### CYTOWANY FRAGMENT
Skocz do zawartości

Posiadacze Hondy XBR 500 poszukiwani


Rekomendowane odpowiedzi

Krakadił Giena też kiedyś stanąłem przed podobmym dylematem: kufry czy sakwy.

Wiadomo kufry dają większą swobodę w pakowaniu, są przymocowane do motocykla "na stałe" poprzez system zamków, tylko ta cena która zbija z nóg. Natomiast sakwy "wiszą" sobie na paskach na lub pod siedzeniem, czasami sie przypalą o wydech, porysują elementy lakierowane, są tanie, łatwo zdejmowalne co nie zawsze jest przydatne.
######
### UDOSTĘPNIONE DANE
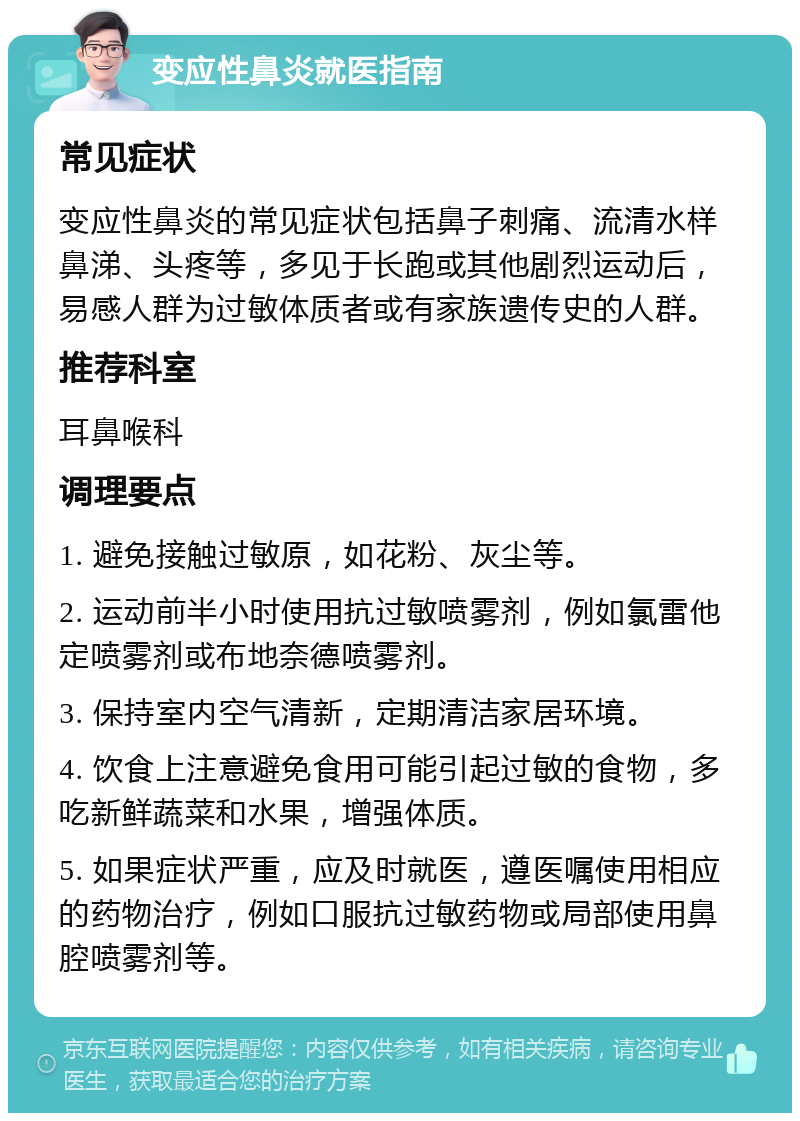 变应性鼻炎就医指南 常见症状 变应性鼻炎的常见症状包括鼻子刺痛、流清水样鼻涕、头疼等，多见于长跑或其他剧烈运动后，易感人群为过敏体质者或有家族遗传史的人群。 推荐科室 耳鼻喉科 调理要点 1. 避免接触过敏原，如花粉、灰尘等。 2. 运动前半小时使用抗过敏喷雾剂，例如氯雷他定喷雾剂或布地奈德喷雾剂。 3. 保持室内空气清新，定期清洁家居环境。 4. 饮食上注意避免食用可能引起过敏的食物，多吃新鲜蔬菜和水果，增强体质。 5. 如果症状严重，应及时就医，遵医嘱使用相应的药物治疗，例如口服抗过敏药物或局部使用鼻腔喷雾剂等。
######
◆ LISTA ZADAŃ:
- A) W jaki sposób sakwy są umocowane według tekstu o kufrach i sakwach?
- B) Przeredaguj fragment tekstu o kufrach i sakwach, zaczynając od „Skocz do zawartości” i kończąc na „zawsze jest przydatne.”, tak aby słowo „motocykla” zastąpić słowem „skutera”.
Dane nie mają żadnego związku z tekstem o kufrach i sakwach.

◆ ROZWIĄZANIA ZADAŃ:
- A) Wiszą na paskach na siedzeniu lub pod nim.

- B)
Skocz do zawartości

Posiadacze Hondy XBR 500 poszukiwani


Rekomendowane odpowiedzi

Krakadił Giena też kiedyś stanąłem przed podobmym dylematem: kufry czy sakwy.

Wiadomo kufry dają większą swobodę w pakowaniu, są przymocowane do skutera "na stałe" poprzez system zamków, tylko ta cena która zbija z nóg. Natomiast sakwy "wiszą" sobie na paskach na lub pod siedzeniem, czasami sie przypalą o wydech, porysują elementy lakierowane, są tanie, łatwo zdejmowalne co nie zawsze jest przydatne.